In contrast, blockade of all GABA(A) receptor activity significantly modulated backpropagation along dendrites of Ad neurons. Backpropagation of AP bursts (Fig. 5B) was significantly enhanced in distal dendritic regions relative to control (250–450 μm from soma, P < 0.001, two-way ANOVA followed by Bonferroni post hoc tests). BAP(ss) showed the same trend [distance 50% amplitude BAP(burst): control 262 ± 65 μm (n = 10), gabazine (10 μM) 493 ± 81 μm (n = 6), P < 0.001; BAP(ss): control 229 ± 27 μm (n = 9), gabazine (10 μM) 292 ± 54 μm (n = 2), P = 0.35]. Intriguingly, propagation into the proximal dendritic regions was not affected by blocking GABAergic inhibition, indicating a distance-dependent increase in dendritic inhibition. The kinetics, both rise and decay, of BAP-induced calcium transients were not distance dependent in either age group [Fig. 5, C and D, regression analysis (ANOVA) decay PreAd P = 0.54, Ad P = 0.57; rise PreAd P = 0.76, Ad P = 0.088]. However, the decay of fluorescent signals was significantly slower in PreAd compared with Ad dendrites [Fig. 5E, PreAd 0.74 ± 0.15 s (n = 9), Ad 0.45 ± 0.05 s (n = 17), P = 0.029]. Furthermore, blockade of GABA(A) receptors resulted in a significantly slower decay of calcium transients in Ad dendrites, to a level not significantly different from transients in PreAd dendrites [Fig. 5E, Ad control 0.45 ± 0.05 s (n = 17), Ad gabazine 0.78 ± 0.18 s (n = 8), P = 0.028]. This modulation of calcium fluorescence decay kinetics by GABA(A) inhibition was not seen in younger dendrites [Fig. 5E, PreAd control 0.74 ± 0.15 s (n = 9), PreAd gabazine 0.69 ± 0.10 s (n = 9), P = 0.76]. Thus upregulation in GABAergic inhibition onto CA1 pyramidal neuron dendrites during late postnatal development significantly attenuated backpropagation in more distal but not proximal regions of Ad dendrites only.
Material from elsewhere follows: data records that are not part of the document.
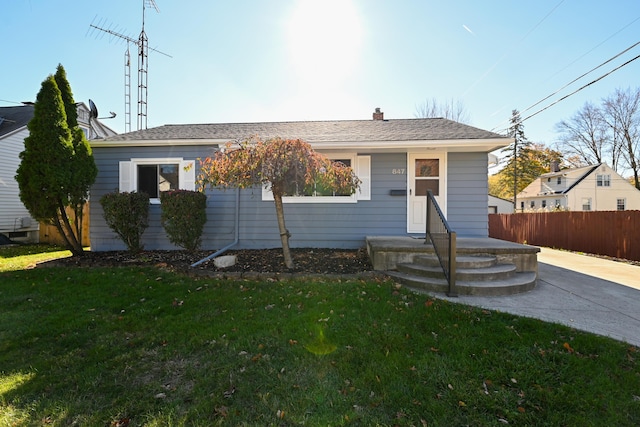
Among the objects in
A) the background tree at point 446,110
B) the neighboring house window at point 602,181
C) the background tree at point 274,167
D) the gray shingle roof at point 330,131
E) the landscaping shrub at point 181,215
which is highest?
the background tree at point 446,110

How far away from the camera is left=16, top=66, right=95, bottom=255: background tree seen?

GABAergic inhibition manifests itself in two ways: fast phasic (milliseconds) and slow tonic (seconds) inhibition, mediated by different receptor subunits and involved in different dendritic functions (Brickley and Mody 2012). In the hippocampus, tonic GABAergic currents are mediated by the δ and α5 GABA(A) receptor subunits (Caraiscos et al. 2004; Scimemi et al. 2005). In addition, we have shown that STDP induction rules are dependent on tonic GABAergic inhibition (Fig. 4). We therefore investigated which subunit was responsible for the GABAergic modulation of BAP in Ad neurons. Specific blockade of α5-mediated tonic GABA(A) currents with the antagonist L-655,708 (100 nM) had no effect on spontaneous phasic GABAergic inhibition (data not shown). However, it caused strong modulation of BAP-induced calcium transients in distal dendrites, similar to effects of gabazine at 10 μM [Fig. 6, A and B, distance 50% amplitude control 262 ± 65 μm (n = 10), L-655,708 417 ± 14 μm (n = 6), gabazine (10 μM) 493 ± 81 μm (n = 5), P < 0.001 compared with aCSF control conditions]. This modulation by α5-mediated GABA(A) receptors was seen for both BAP(ss) and BAP(burst) [distance 50% amplitude BAP(ss) control 229 ± 27 μm (n = 9), L-655,708 336 ± 21 μm (n = 4), P = 0.034, BAP(burst) control 262 ± 65 μm (n = 10), L-655,708 417 ± 14 μm (n = 6), P < 0.001].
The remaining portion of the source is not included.